Image-text web data:
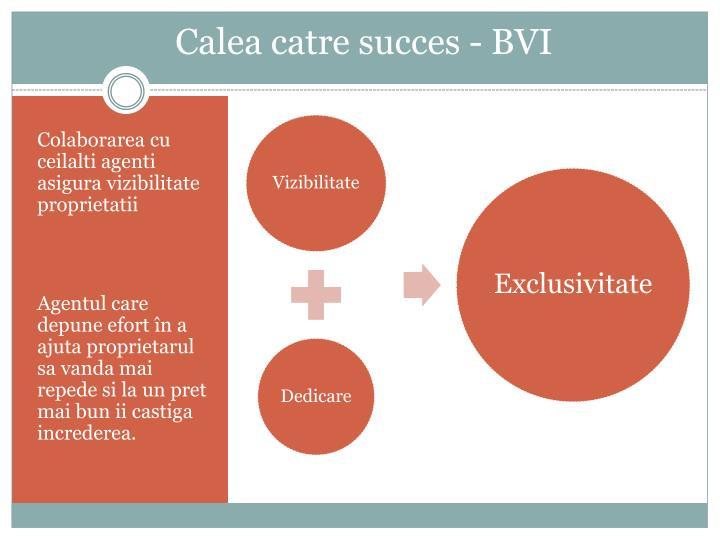 Calea catre succes - BVI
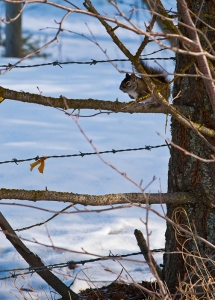february-watcher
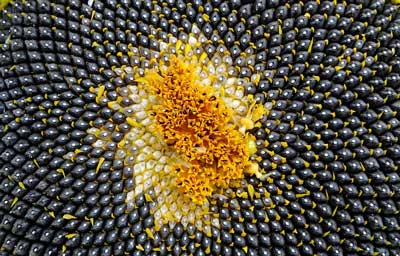 picture of sunflower showing sunflower drying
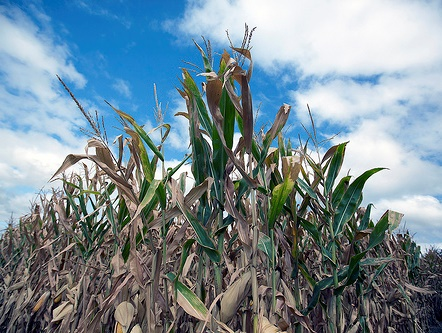 Drought-affected cornfield - Credit: Dave Kosling, USDA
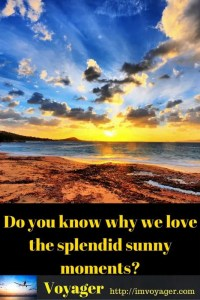 Do you know why we love the splendid sunny moments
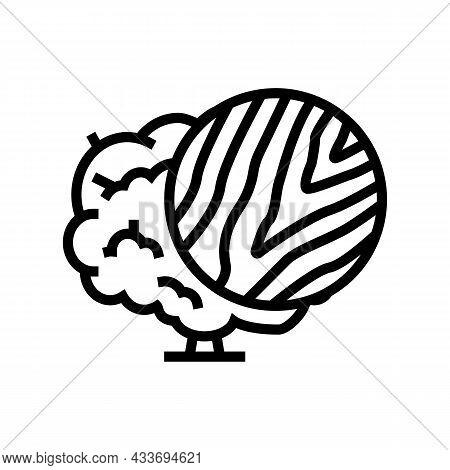 Walnut Wood Line Icon Vector. Walnut Wood Sign. Isolated Contour Symbol Black Illustration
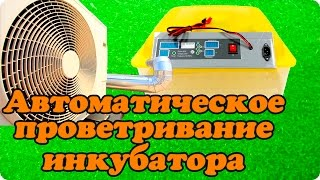Как сделать вентиляцию и проветривание в инкубаторе для яиц. Модернизация инкубатора своими руками.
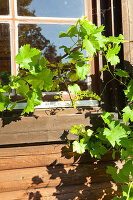 Vine tendrils in front of old lattice window of wooden house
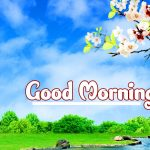 Good Morning Nature Images photo for whatsapp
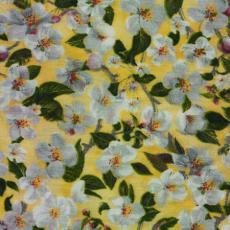 Weiße Blüten auf Gelb
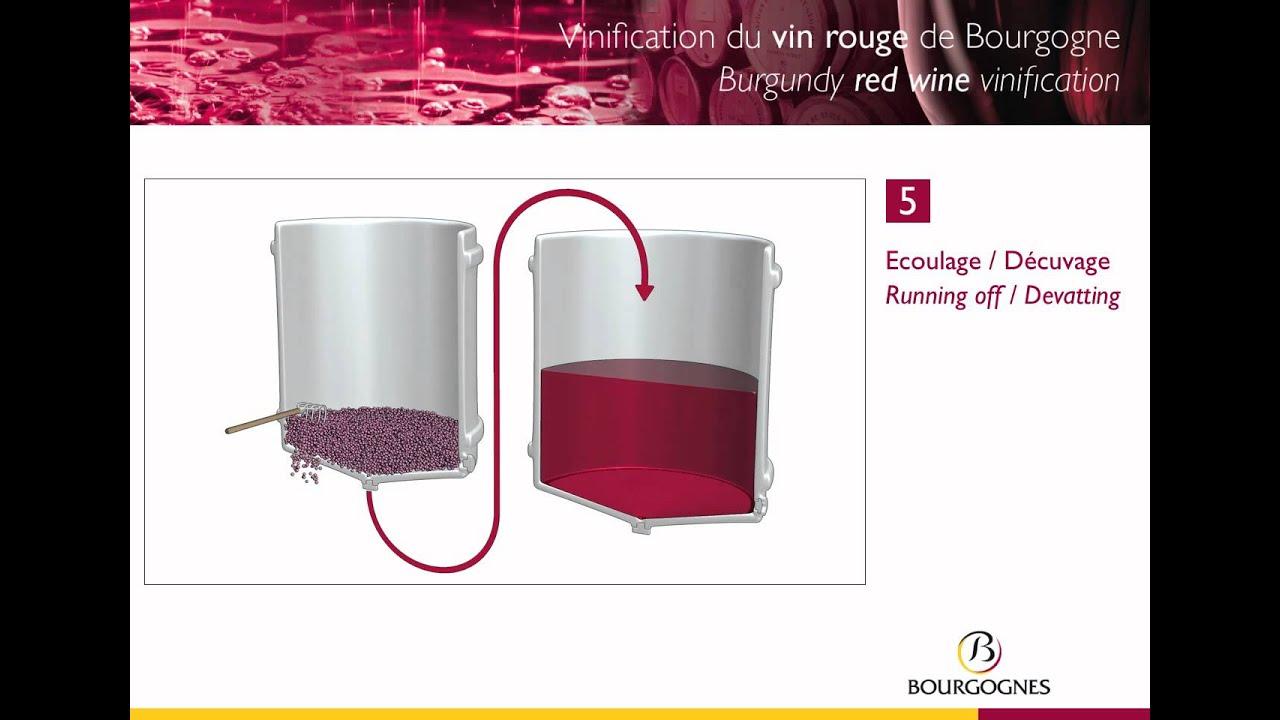 Bien-aimé Vinification des vins rouges de Bourgogne / Vinification of red  JH35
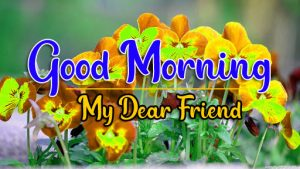 Good Morning all Images Photo Free 5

» THE TASK:
Repeat, word for word and with no pictures, only the lines running from the beginning of the data to the line that contains "Vine tendrils in".

» TASK OUTPUT:
 Calea catre succes - BVI
february-watcher
 picture of sunflower showing sunflower drying
 Drought-affected cornfield - Credit: Dave Kosling, USDA
 Do you know why we love the splendid sunny moments
 Walnut Wood Line Icon Vector. Walnut Wood Sign. Isolated Contour Symbol Black Illustration
Как сделать вентиляцию и проветривание в инкубаторе для яиц. Модернизация инкубатора своими руками.
 Vine tendrils in front of old lattice window of wooden house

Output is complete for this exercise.